3 minute read

Coluna – Destaque Científico

DESTAQUE CIENTÍFICO Religiosidade e Espiritualidade na Influência sobre as Doenças Cardiovasculares

Dra. Carla P. da Silva e Prado

Advertisement

As doenças cardiovasculares são a principal causa de morte no mundo, sendo a doença isquêmica miocárdica a mais prevalente. Muito tem se avançado no conhecimento sobre os fatores de risco para o desenvolvimento da aterosclerose. Dados da coorte de Framingham, desde a década de 40, nos auxiliam na prática clínica. Intervenção sobre os fatores de risco clássicos, como hipertensão, dislipidemia, tabagismo, sedentarismo, má alimentação, obesidade, diabetes, abuso da ingesta alcoólica, nos ajudam na prevenção primária e secundária dos indivíduos.

A discussão sobre a importância da religiosidade e a espiritualidade (R/E), como fatores de risco independentes e como poderiam ressignificar o manejo clínico de pacientes com doença já estabelecida, também não é novidade. A medicina se modernizou e entende a necessidade do cuidado global e integral dos indivíduos, incluindo aspectos da R/E. A Sociedade Brasileira de Cardiologia (SBC), em 2019, na atualização da diretriz de prevenção cardiovascular, dedicou um capítulo inteiro a essa discussão, corroborada em 2021 pelo Departamento de Hipertensão da SBC.

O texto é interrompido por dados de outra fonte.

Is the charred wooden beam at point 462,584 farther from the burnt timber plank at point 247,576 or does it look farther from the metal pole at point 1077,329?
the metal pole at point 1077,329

O conceito de R/E é complexo, utilizaremos aqui, a definição do Grupo de Estudos em Espiritualidade e Medicina Cardiovascular (GEMCA) da SBC, que define: “espiritualidade como o conjunto de valores morais, mentais e emocionais norteadores de pensamentos, comportamentos e atitudes nas circunstâncias da vida e no relacionamento intra e interpessoal”. A espiritualidade tem inter-relação com a capacidade de termos compaixão, conexão, propósito na vida, e é independe de práticas religiosas estruturadas. Harold G. Koenig, em 1998, definiu religião como: “um sistema organizado de crenças, práticas e símbolos destinados a facilitar a proximidade com o transcendente ou o Divino e fomentar a compreensão do relacionamento e das responsabilidades de uma pessoa com os outros indivíduos, que vivem em comunidade”. Religiosidade é o quanto o indivíduo acredita e vivencia as práticas religiosas.

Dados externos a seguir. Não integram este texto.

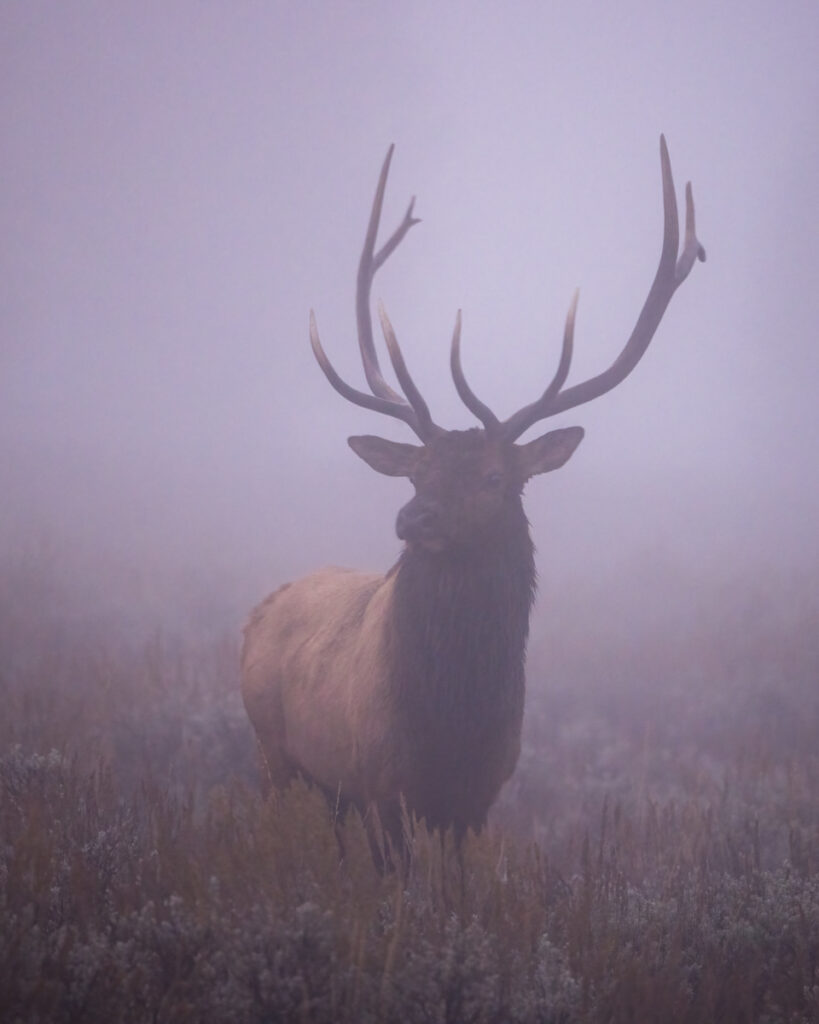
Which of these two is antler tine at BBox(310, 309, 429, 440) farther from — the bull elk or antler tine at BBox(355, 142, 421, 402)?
antler tine at BBox(355, 142, 421, 402)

A diretriz da SBC sugere que R/E seja abordada em todo atendimento médico. Em situações de urgência ou emergência, devemos avaliar o momento oportuno desta avaliação. Os profissionais médicos devem ser treinados nessa prática.

Estudos evidenciam que pacientes com alto nível de resiliência, esperança, pensamentos positivos (atitudes consideradas espiritualizadas), e aqueles com crença religiosa em um ser supremo bondoso, não punitivo, têm menor prevalência de fatores de risco cardiovasculares, desenvolvem menos eventos clínicos cardíacos maiores, apresentam melhor evolução clínica após um insulto cardiovascular agudo e menor incidência de complicações no pós-operatório de cirurgias cardíacas. Indivíduos que expressam R/E positivas são mais aderentes às recomendações do planejamento terapêutico nas cardiopatias crônicas.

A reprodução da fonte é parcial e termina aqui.